Mahesh Reinholdson v. State of Minnesota

346 F.3d 847, 2003 WL 22410391
CourtCourt of Appeals for the Eighth Circuit
DecidedOctober 23, 2003
Docket02-3525, 02-3529
StatusPublished
Cited by2 cases

This text of 346 F.3d 847 (Mahesh Reinholdson v. State of Minnesota) is published on Counsel Stack Legal Research, covering Court of Appeals for the Eighth Circuit primary law. Counsel Stack provides free access to over 12 million legal documents including statutes, case law, regulations, and constitutions.

Bluebook
Mahesh Reinholdson v. State of Minnesota, 346 F.3d 847, 2003 WL 22410391 (8th Cir. 2003).

Opinion

LOKEN, Chief Judge.

Nine disabled students enrolled in schools in Independent School District No. 11 commenced this action against the School District, the Minnesota Department of Education, and their responsible officials. Plaintiffs allege individual and “systemic” violations of the Individuals with Disabilities Education Act (IDEA), 20 U.S.C. §§ 1400-1487; § 504 of the Rehabilitation Act of 1978, 29 U.S.C. § 794; and 42 U.S.C. § 1983. Ruling on multiple cross-motions, the district court entered an order:

• dismissing with prejudice all claims against the State defendants;

• dismissing with prejudice the § 504 claims and the § 1983 claims against the School District defendants;

• dismissing without prejudice all IDEA claims against the school district defendants that plaintiffs did not raise in their administrative hearings;

• severing plaintiffs’ remaining IDEA claims against the school district defendants “into individual cases” and directing that each plaintiff refile those claims “as a separate action naming as a Defendant only the School District”;

• denying plaintiffs’ motion to certify a class; and

• denying defendants’ motion to dismiss various claims as time-barred.

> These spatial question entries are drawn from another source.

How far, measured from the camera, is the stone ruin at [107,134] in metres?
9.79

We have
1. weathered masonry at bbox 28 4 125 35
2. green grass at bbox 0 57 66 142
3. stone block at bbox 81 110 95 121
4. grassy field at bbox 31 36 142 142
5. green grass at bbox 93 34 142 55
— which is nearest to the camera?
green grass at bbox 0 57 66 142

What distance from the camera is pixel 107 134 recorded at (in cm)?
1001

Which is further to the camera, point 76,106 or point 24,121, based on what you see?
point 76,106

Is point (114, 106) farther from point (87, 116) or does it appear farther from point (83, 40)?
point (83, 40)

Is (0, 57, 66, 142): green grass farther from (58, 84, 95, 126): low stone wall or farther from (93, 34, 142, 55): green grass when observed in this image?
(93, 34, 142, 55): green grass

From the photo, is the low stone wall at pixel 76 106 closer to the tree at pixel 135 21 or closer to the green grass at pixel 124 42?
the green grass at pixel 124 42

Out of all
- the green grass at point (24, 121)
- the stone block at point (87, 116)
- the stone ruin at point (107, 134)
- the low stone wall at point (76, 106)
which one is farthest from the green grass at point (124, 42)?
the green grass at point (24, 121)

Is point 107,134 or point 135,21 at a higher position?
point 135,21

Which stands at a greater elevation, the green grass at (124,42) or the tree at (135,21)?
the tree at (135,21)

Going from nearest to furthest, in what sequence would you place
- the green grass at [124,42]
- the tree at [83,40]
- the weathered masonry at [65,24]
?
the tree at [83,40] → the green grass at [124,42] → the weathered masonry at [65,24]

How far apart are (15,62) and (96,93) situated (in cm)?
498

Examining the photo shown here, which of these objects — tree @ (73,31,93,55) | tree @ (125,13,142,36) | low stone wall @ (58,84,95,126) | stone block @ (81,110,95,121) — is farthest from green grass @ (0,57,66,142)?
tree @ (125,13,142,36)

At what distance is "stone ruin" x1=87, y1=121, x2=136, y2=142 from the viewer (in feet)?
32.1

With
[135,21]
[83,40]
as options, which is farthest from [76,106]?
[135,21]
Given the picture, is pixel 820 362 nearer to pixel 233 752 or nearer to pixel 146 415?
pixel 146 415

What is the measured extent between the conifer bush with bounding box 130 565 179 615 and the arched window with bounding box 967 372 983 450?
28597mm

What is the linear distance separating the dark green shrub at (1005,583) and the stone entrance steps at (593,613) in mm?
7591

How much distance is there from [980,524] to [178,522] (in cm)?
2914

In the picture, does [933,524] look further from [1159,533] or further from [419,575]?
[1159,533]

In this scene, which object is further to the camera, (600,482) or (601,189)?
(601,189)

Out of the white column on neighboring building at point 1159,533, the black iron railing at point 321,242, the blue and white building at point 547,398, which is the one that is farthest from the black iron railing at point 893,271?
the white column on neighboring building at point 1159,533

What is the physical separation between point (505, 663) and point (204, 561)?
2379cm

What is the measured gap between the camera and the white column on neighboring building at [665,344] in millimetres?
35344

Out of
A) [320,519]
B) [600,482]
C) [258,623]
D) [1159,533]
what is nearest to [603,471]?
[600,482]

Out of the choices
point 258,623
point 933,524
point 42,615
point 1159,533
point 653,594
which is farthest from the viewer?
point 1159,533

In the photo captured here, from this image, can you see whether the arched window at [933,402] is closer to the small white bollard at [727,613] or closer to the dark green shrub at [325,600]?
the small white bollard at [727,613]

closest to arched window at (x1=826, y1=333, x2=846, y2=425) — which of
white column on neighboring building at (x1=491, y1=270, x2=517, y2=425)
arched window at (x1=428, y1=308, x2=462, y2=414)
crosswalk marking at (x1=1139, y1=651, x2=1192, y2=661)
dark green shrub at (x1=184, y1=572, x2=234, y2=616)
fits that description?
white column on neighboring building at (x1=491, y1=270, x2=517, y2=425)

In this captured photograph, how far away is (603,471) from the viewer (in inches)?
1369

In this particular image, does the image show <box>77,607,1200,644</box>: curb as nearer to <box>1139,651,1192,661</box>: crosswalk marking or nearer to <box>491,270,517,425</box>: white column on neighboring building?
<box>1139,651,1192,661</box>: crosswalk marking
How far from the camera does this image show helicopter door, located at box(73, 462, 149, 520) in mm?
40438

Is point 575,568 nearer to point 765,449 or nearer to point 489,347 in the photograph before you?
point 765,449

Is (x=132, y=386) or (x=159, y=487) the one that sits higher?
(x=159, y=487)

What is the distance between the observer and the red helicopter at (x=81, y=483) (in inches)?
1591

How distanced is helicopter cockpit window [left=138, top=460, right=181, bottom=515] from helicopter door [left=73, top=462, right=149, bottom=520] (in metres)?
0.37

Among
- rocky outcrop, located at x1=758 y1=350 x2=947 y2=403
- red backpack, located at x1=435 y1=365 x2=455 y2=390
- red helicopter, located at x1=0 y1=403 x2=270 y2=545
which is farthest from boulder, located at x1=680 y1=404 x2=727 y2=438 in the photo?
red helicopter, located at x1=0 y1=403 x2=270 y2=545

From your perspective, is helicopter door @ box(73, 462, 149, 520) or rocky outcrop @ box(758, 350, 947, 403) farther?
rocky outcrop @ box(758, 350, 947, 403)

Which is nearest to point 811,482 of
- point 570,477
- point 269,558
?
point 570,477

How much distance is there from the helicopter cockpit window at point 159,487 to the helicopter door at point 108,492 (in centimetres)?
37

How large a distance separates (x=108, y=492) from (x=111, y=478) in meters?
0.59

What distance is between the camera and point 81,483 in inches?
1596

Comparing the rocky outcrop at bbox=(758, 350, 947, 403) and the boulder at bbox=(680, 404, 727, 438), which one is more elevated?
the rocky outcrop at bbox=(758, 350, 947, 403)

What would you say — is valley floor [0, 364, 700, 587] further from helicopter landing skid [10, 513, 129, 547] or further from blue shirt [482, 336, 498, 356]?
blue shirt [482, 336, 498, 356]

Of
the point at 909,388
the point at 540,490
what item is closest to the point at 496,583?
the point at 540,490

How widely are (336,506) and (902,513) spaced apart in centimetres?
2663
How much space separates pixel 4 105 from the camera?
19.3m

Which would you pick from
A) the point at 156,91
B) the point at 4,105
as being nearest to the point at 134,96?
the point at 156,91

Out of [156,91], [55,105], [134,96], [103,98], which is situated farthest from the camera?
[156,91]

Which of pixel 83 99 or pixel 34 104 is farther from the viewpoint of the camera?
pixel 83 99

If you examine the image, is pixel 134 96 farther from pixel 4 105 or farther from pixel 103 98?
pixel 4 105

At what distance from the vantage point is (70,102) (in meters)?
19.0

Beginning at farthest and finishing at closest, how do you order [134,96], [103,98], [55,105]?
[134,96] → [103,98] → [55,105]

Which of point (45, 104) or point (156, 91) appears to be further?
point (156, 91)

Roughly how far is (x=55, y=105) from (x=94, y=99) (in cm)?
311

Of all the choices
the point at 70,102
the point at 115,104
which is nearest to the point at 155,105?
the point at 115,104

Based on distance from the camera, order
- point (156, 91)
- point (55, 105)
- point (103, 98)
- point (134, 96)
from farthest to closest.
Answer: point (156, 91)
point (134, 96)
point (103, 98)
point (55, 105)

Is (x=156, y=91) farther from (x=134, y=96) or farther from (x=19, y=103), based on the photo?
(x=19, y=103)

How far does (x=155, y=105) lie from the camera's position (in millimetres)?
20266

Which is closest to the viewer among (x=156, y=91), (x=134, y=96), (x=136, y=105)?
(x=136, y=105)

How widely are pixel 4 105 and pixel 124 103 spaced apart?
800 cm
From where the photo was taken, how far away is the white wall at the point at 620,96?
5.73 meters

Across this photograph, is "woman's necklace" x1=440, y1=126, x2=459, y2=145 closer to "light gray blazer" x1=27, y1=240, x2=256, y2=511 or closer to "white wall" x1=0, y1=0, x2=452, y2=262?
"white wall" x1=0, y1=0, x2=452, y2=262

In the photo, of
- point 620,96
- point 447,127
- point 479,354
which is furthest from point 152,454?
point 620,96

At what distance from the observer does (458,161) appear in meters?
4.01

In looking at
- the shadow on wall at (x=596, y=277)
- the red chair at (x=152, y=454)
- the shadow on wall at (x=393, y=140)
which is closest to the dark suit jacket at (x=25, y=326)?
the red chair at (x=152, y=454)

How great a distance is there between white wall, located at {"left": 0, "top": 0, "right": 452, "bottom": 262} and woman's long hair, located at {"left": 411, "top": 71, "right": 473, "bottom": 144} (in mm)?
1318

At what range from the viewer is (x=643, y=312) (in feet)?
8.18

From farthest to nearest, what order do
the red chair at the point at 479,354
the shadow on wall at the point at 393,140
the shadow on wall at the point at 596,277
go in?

Plaintiffs appeal the first five parts of this order. The school district defendants note “some question” regarding our jurisdiction but urge us in any event to take up their cross-appeal of the statute of limita *849 tions ruling. We conclude that the district court’s severance order contains an ambiguity that affects whether the remainder of the appeal is interlocutory. We construe the severance order as requiring separate trials of consolidated actions, as authorized by Rule 42(b) of the Federal Rules of Civil Procedure. That renders the court’s other rulings interlocutory, and we decline to consider them, consistent with the final judgment principle.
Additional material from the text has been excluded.